The agent will not see the tool state directly. It allows you to pass information between tool calls and then use that information inside tools and to impact the responses from tool calls.

### **Tool Response Messages** <Icon icon="cube" size={18} />

Instead of having a tool call result send a 200 with "Successfully entered customer information", provide an instruction of what the agent should do next.

```js Example: Tool Response Message theme={null}
function createProfile(parameters) {
  const { ...profileData } = parameters;

  return {
    result: "Successfully recorded customer name. Next ask for their email",
    responseType: "tool-response",
    agentReaction: "speaks-once"
  }
};
```

## Pros of Inline Instructions

* **Focused guidance**: Instructions are context-specific and timely.
* **Dynamic adaptation**: Can respond to changing conversation flow.
* **Reduced cognitive load**: The agent only needs to understand the current step.
* **Maintainable complexity**: Can handle complex workflows without overwhelming the system prompt.
* **No latency spikes**: Avoids the performance hit of call stage transitions.

## Cons of Inline Instructions

* **Implementation complexity**: Requires more backend code to manage state.
* **Requires Tool Call**: Adding guidance requires the model to invoke a tool.

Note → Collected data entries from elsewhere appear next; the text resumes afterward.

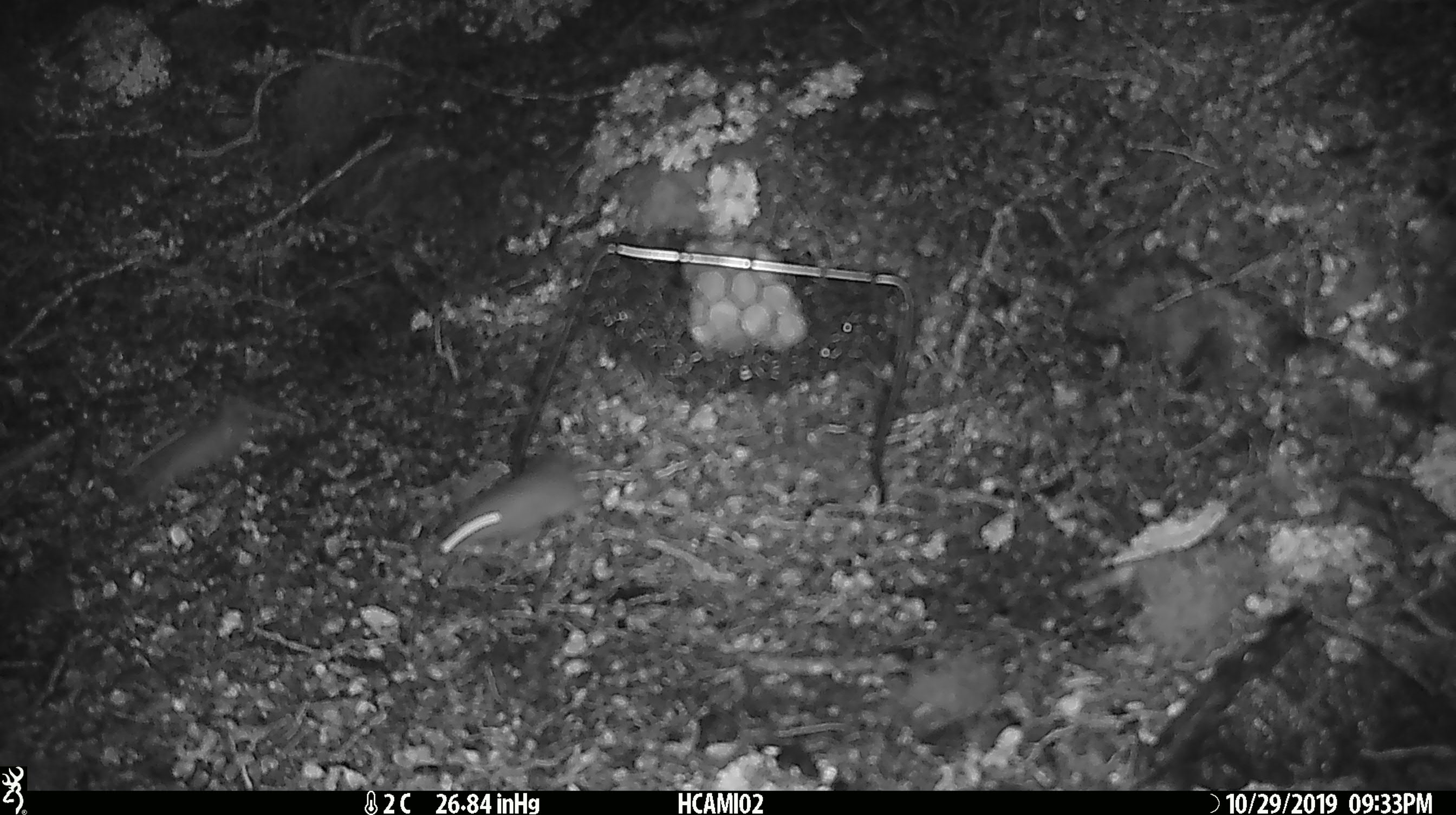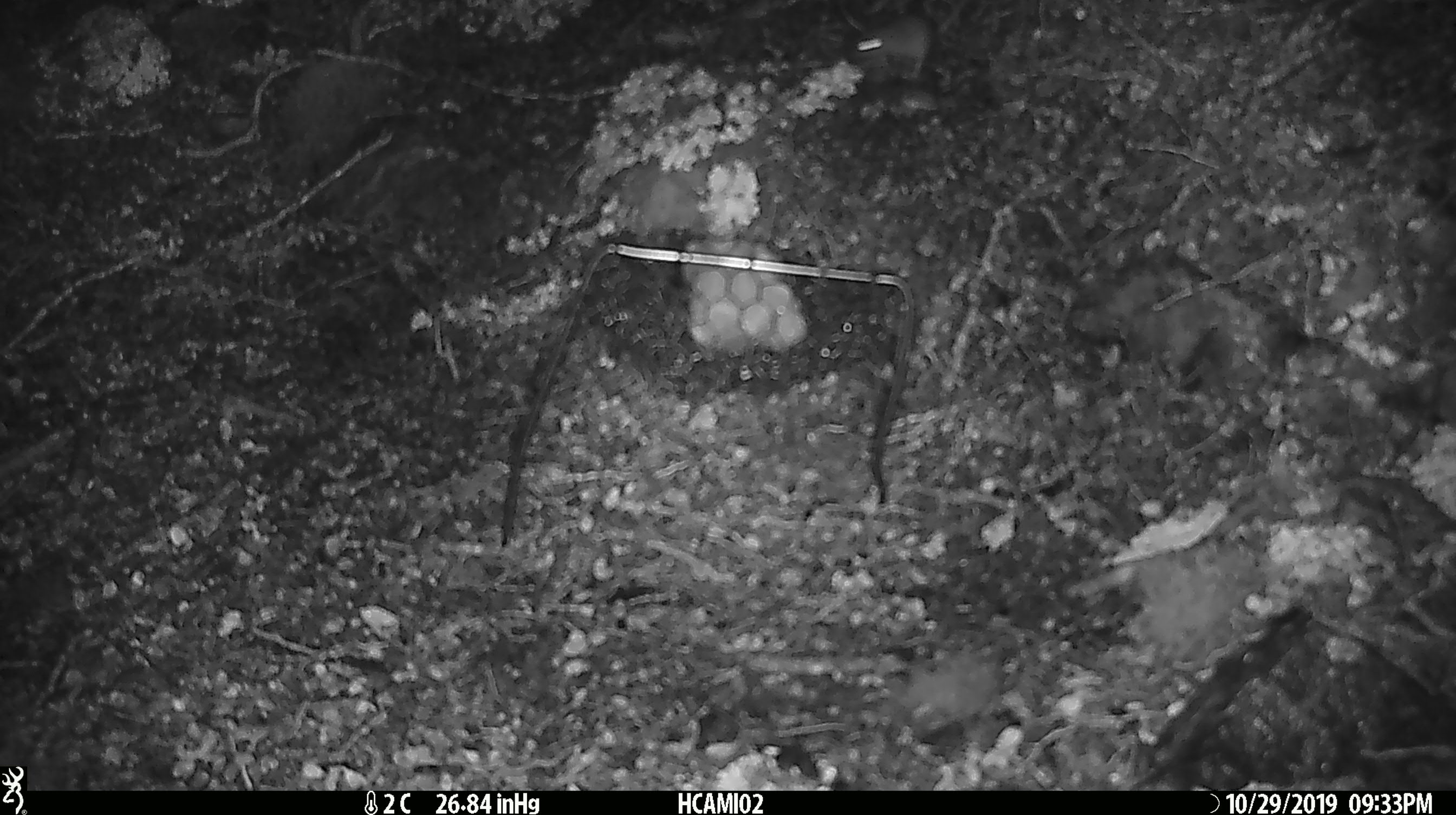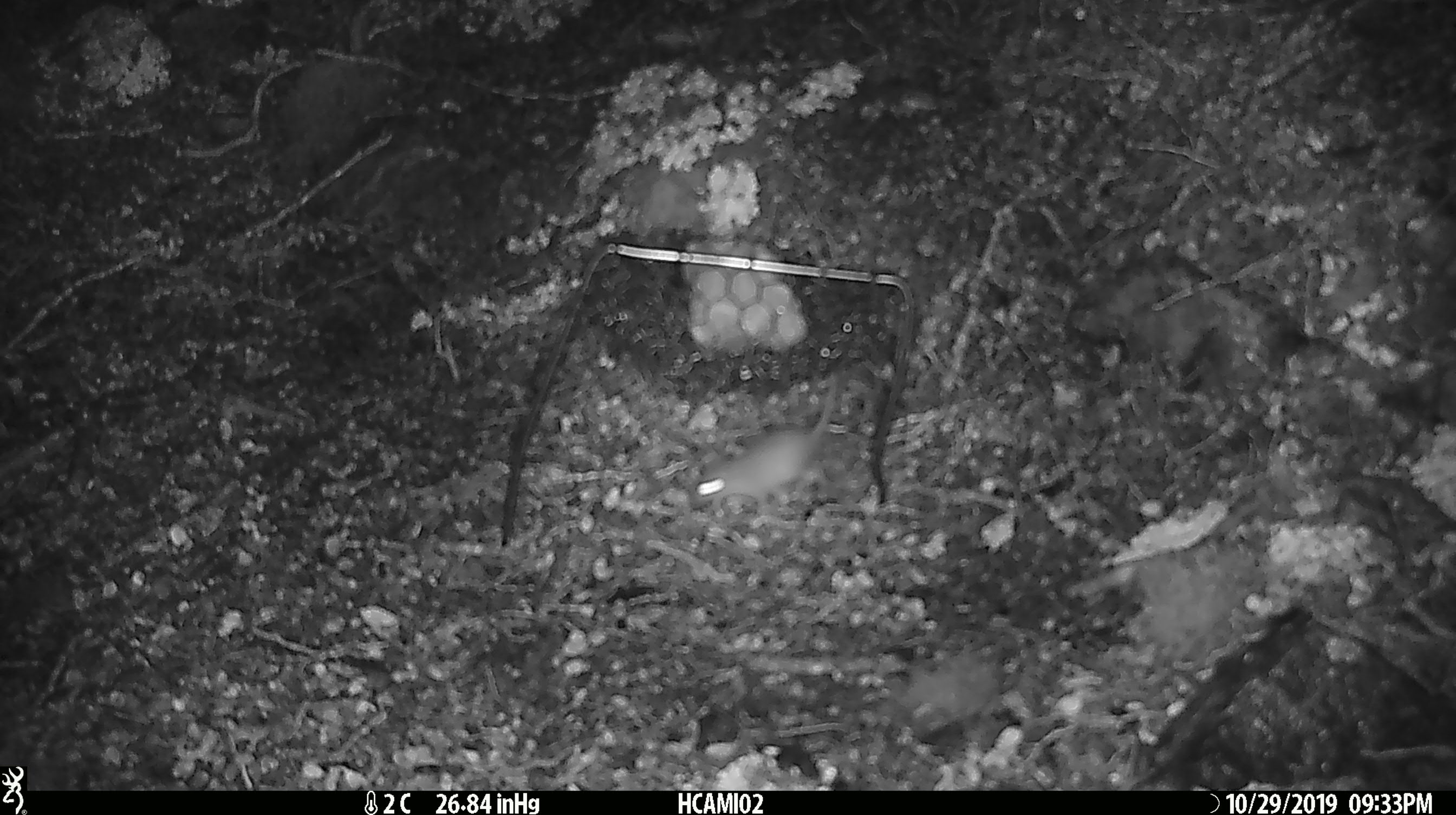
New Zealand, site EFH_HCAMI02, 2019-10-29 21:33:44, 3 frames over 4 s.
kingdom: Animalia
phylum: Chordata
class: Mammalia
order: Rodentia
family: Muridae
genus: Mus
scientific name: Mus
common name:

If you forget to invoke the tool, you may never be able to provide further instructions.

## Ideal Use Cases

* **Multi-step processes**: Tasks with clear sequential steps like form filling or data collection.
* **Transaction flows**: E-commerce, booking systems, or other task-completion scenarios.
* **Customer support triage**: Guiding agents through problem diagnosis trees.
* **Interactive tutorials**: Step-by-step guidance through a learning process.

## Conclusion

Keeping your AI agent "on rails" is a balance between control and natural conversation. The right approach depends on your specific use case:

* **Mono Prompt**: Always start here. Graduate to using inline instructions if and when needed.
* **Inline Instructions**: For complex, multi-step processes requiring dynamic guidance.
* **Call Stages**: For conversations with fundamentally different phases (i.e. no overlap) requiring complete parameter changes.

As you develop your Ultravox application, start with the simplest approach that meets your needs, and gradually increase complexity as required. Remember that the most effective voice experiences feel natural while still accomplishing their goals reliably.

By leveraging building blocks like deferred messages, tool state, and targeted tool response messages, you can create sophisticated conversational flows that guide users through complex processes while maintaining the natural feel of human conversation.